Malware type: Dropper​
Malware name: RustDropper.FakeUtility​
Final verdict: Malicious with 92% confidence.​

Maybe I have over complicated things, but correct error handling of Rust panic situations, multi-threading and text color coding seems a bit of stretch to define this as a fake utility.


crc32.exe: -

The imports include several security evasion functions like IsDebuggerPresent, IsProcessorFeaturePresent​

I'd argue IsDebuggerPresent is the exact opposite of security evasion and I'm not sure why "IsProcessorFeaturePresent" should even be an issue? I suppose neither points are particularly important though.

What is more important: -

Malware type: Dropper​
Malware name: Dropper.StegoLoader​
Final verdict: Malicious with 90% confidence.​

How is this being determined to be a dropper or (I assume) use stenography? What is being seen in the code to trigger this? It has no code related to network connectivity of any kind, which makes it kind of impossible to function as a dropper and the underlying code is fairly clean and simple, so I'm not sure why Sirius is identifying it as "Dropper.StegoLoader".

This one is interesting (to me at least) because this is nearly 30 year old C code (although it has only recently been recompiled and signed recently for public release). The thing is there are no 3rd party libraries in this app and everything outside of my own code is a call to standard Microsoft libraries. This points to "IsDebuggerPresent" being included by a standard Microsoft library. I need to do a bit more digging, but I will get to the bottom of where this is coming from. I'm only surprised that this hasn't been flagged more often. Maybe this is just due to the sort of system utilities I am writing though.

I intend to investigate this further to determine exactly where the debugger check is coming from in the final compiled code. Maybe once there is a clear reason why this exists in some code (due to libraries etc), it might possibly make it easier to distinguish between naturally occurring library code and the function being actively called.

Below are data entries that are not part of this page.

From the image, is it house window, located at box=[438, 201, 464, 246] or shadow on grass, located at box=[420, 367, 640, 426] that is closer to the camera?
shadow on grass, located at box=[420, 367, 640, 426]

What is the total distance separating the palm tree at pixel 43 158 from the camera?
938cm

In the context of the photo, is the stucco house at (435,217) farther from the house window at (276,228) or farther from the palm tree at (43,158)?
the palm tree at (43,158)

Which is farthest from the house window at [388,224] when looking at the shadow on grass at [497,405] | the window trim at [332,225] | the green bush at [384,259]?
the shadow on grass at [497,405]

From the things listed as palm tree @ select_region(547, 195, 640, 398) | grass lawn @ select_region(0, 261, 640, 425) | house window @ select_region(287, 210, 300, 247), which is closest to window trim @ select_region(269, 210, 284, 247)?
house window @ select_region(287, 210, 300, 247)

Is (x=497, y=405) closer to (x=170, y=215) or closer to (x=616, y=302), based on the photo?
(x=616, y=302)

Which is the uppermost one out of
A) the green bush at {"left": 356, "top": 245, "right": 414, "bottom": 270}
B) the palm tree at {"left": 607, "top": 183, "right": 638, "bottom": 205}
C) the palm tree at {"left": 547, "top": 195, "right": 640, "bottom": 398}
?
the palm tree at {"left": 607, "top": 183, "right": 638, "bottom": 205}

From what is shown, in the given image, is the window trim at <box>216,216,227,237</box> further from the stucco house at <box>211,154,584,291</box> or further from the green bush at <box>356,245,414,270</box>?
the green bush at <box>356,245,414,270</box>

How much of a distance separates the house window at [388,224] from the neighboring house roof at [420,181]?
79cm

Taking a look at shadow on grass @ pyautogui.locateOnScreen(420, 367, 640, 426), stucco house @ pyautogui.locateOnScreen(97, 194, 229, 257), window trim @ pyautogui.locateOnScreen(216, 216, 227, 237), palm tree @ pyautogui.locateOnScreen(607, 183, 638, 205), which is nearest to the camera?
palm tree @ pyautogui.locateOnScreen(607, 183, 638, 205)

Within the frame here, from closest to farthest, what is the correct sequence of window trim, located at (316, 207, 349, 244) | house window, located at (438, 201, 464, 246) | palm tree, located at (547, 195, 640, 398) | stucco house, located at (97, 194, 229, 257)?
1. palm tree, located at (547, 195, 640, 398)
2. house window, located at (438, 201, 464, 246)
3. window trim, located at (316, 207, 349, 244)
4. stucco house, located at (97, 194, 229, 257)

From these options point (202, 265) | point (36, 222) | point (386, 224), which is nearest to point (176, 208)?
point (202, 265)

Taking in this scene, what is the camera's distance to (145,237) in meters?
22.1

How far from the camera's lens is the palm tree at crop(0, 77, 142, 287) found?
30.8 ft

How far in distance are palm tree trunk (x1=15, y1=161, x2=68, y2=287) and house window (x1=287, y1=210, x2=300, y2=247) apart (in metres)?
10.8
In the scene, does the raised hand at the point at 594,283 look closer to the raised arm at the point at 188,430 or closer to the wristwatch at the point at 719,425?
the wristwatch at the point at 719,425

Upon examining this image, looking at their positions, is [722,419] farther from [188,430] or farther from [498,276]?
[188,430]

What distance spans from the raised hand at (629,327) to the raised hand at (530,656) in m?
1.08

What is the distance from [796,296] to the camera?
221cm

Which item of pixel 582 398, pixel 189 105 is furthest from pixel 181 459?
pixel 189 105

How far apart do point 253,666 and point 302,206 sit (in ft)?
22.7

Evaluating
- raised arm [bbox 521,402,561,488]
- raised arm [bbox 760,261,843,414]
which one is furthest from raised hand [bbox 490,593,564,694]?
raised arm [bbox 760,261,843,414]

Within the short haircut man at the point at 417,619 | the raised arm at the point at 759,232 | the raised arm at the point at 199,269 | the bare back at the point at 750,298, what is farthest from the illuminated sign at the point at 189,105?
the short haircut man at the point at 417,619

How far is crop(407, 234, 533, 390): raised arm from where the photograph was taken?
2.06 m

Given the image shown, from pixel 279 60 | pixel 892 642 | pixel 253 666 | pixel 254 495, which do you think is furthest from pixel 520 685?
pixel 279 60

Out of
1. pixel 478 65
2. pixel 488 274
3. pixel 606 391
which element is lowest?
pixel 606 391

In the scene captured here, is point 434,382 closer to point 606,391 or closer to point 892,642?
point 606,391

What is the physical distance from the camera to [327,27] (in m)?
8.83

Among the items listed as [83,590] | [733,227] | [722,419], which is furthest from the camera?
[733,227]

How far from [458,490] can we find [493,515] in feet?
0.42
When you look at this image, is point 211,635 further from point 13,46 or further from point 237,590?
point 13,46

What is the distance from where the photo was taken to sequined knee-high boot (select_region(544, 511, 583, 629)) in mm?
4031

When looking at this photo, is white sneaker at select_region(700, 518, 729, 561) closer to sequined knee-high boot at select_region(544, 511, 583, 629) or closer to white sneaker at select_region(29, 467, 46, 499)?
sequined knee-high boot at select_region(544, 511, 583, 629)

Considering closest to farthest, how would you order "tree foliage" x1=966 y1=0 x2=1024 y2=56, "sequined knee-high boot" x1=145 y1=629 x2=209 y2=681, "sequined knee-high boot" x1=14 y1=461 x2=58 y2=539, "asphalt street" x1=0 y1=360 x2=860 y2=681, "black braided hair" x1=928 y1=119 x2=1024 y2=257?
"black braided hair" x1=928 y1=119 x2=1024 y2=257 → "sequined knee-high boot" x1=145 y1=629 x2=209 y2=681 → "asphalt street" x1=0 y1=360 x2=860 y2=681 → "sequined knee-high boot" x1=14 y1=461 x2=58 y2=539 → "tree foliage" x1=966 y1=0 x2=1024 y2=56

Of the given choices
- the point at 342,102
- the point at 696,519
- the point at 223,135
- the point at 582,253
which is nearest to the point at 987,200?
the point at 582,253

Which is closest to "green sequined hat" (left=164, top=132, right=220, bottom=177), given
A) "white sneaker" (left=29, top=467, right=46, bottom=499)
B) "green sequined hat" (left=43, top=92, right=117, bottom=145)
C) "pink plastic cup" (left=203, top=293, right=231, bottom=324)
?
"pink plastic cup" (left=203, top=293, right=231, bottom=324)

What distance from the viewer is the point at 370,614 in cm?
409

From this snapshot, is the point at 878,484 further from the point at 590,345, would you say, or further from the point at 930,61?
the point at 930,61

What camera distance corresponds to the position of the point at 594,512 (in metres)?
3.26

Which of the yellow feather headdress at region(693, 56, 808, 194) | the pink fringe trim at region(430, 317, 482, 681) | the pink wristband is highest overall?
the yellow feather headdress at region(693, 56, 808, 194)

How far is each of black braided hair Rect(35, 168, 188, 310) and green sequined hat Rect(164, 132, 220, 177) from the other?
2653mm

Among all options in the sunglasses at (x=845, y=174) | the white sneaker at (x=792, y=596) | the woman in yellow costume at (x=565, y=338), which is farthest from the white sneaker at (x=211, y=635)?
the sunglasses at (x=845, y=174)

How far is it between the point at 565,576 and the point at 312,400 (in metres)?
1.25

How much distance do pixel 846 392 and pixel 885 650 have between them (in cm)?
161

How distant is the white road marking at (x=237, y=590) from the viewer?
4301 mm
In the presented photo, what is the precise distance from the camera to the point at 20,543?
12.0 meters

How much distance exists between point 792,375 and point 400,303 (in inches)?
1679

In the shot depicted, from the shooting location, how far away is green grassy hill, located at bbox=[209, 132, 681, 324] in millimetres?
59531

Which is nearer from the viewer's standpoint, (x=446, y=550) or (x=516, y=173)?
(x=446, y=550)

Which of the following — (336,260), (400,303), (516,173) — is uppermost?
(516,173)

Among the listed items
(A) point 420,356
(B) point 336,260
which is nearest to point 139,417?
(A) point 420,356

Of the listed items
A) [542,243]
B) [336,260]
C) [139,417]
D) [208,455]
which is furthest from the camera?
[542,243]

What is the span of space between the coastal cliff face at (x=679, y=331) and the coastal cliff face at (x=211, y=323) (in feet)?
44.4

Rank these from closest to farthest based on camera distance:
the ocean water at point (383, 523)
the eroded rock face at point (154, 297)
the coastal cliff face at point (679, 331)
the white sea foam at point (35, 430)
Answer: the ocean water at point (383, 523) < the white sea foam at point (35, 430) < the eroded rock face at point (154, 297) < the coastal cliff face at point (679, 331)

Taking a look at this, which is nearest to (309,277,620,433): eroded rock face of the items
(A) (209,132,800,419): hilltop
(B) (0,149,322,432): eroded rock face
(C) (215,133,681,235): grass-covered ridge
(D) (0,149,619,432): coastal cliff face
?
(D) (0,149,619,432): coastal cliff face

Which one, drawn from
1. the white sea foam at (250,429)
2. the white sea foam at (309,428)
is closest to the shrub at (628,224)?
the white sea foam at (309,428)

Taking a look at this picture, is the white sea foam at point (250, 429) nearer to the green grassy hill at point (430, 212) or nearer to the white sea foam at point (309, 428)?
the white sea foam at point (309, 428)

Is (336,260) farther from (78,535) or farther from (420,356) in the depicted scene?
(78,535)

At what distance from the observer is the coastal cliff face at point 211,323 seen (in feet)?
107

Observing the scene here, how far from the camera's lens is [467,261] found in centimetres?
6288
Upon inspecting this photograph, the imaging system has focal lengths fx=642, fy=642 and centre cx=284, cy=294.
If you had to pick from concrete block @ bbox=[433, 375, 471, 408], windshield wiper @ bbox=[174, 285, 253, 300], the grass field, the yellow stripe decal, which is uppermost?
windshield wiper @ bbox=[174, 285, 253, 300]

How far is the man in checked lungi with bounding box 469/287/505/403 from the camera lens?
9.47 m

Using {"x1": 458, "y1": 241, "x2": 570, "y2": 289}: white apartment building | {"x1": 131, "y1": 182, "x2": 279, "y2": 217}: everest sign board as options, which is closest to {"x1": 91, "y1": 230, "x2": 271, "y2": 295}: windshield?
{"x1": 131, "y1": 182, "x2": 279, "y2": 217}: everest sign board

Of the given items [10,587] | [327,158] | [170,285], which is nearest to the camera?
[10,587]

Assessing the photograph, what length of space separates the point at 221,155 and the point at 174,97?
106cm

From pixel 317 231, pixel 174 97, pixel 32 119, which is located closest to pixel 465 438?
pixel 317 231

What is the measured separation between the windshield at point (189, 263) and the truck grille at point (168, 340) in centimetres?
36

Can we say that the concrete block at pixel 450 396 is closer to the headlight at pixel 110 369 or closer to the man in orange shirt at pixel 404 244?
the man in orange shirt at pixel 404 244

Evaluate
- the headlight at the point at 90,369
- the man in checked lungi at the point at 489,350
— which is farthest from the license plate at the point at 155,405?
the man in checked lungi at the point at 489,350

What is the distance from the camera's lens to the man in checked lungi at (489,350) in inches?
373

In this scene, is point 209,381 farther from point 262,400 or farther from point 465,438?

I'm very happy about your recently reported retest results where none of the above were found to be malware. I am still very curious about what has caused most of these triggers though, as the AI is somewhat opaque around how it came to a number of these conclusions.

Again, just to reiterate, this honestly is not criticism of SiriusLLM. I think it is a fantastic product with amazing potential. I just want to provide some (hopefully) constructive criticism that with luck helps lead to product improvements going forward.